--- APPLY WHAT YOU READ ---
a) For each statement, (i), (ii) and (iii), decide whether it agrees with the Pompeii text. Answer yes or no and quote the words of the text that settle it: (i) Pompeii was destroyed by an eruption of Mount Vesuvius in 79 AD. (ii) The city was deliberately rediscovered in 1748. (iii) The images are usually discussed with the general public.
b) Summarize the Pompeii text in two sentences.

--- DOCUMENT TEXT ---

Pompeii is a ruined Roman city near modern Naples in the Italian region of Campania, in the territory of the commune of Pompei. It was destroyed during a catastrophic eruption of the volcano Mount Vesuvius on 24 August 79 AD.
The volcano buried the city under many metres of ash and it was lost for 1,600 years before its accidental rediscovery in 1748. Since then, its excavation has provided an extraordinarily detailed insight into the life of a city at the height of the Roman Empire
Both of the images on the left are from the “Hunt” mosaic discovered in the House of the physician in Pompeii, Rome.

When the images are discussed, it is within academia, not with the general public.


Greek and Roman 'history and culture' is full of mythological beasts and entities - the panoply of gods they worshiped all had their associated forms and family trees, usually associated with the mating of humans with gods (zeus appears at various times to seduce mortal maidens, manifests himself as a swan and at one time, a 'golden shower' - interpret that as you will).

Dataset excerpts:
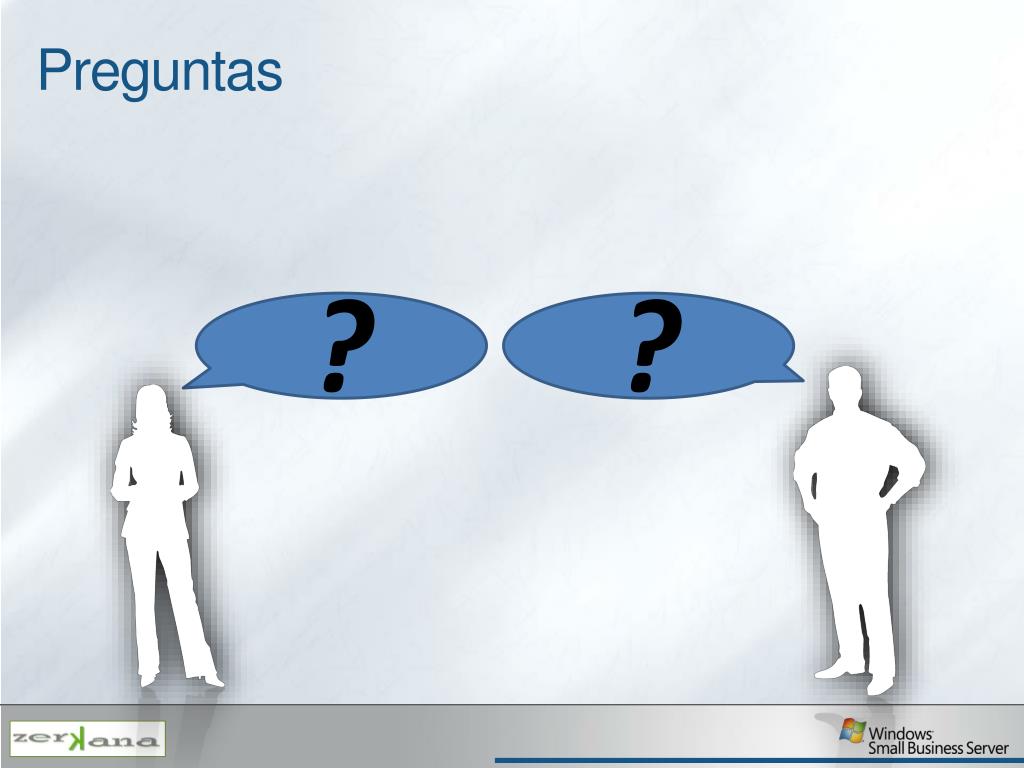 Preguntas

?

?

zerkana

Windows
Small Business Server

--- RESPONSES PER TASK ---
a)
(i) Yes: "It was destroyed during a catastrophic eruption of the volcano Mount Vesuvius on 24 August 79 AD."
(ii) No: "it was lost for 1,600 years before its accidental rediscovery in 1748."
(iii) No: "When the images are discussed, it is within academia, not with the general public."

b) Pompeii, a Roman city near modern Naples, was destroyed and buried under ash by an eruption of Mount Vesuvius in 79 AD and stayed lost until its accidental rediscovery in 1748. Its excavation has since given a detailed view of city life at the height of the Roman Empire, though images such as those from the "Hunt" mosaic are discussed within academia rather than with the general public.